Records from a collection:
* Begin *
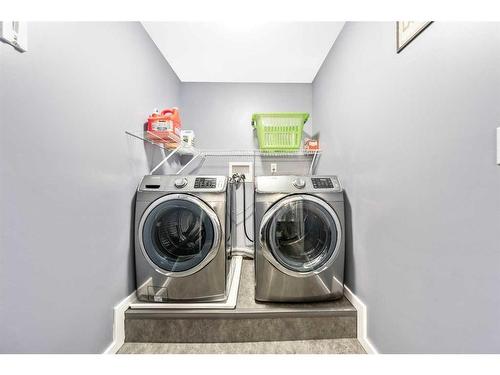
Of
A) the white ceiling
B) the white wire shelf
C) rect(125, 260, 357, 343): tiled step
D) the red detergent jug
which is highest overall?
the white ceiling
* End *
In the lines above, change "wire shelf" to "metal rack" and leave everything else as it is. Omit the pictures from your answer.

Of
A) the white ceiling
B) the white metal rack
C) rect(125, 260, 357, 343): tiled step
D) the red detergent jug
which is highest overall?
the white ceiling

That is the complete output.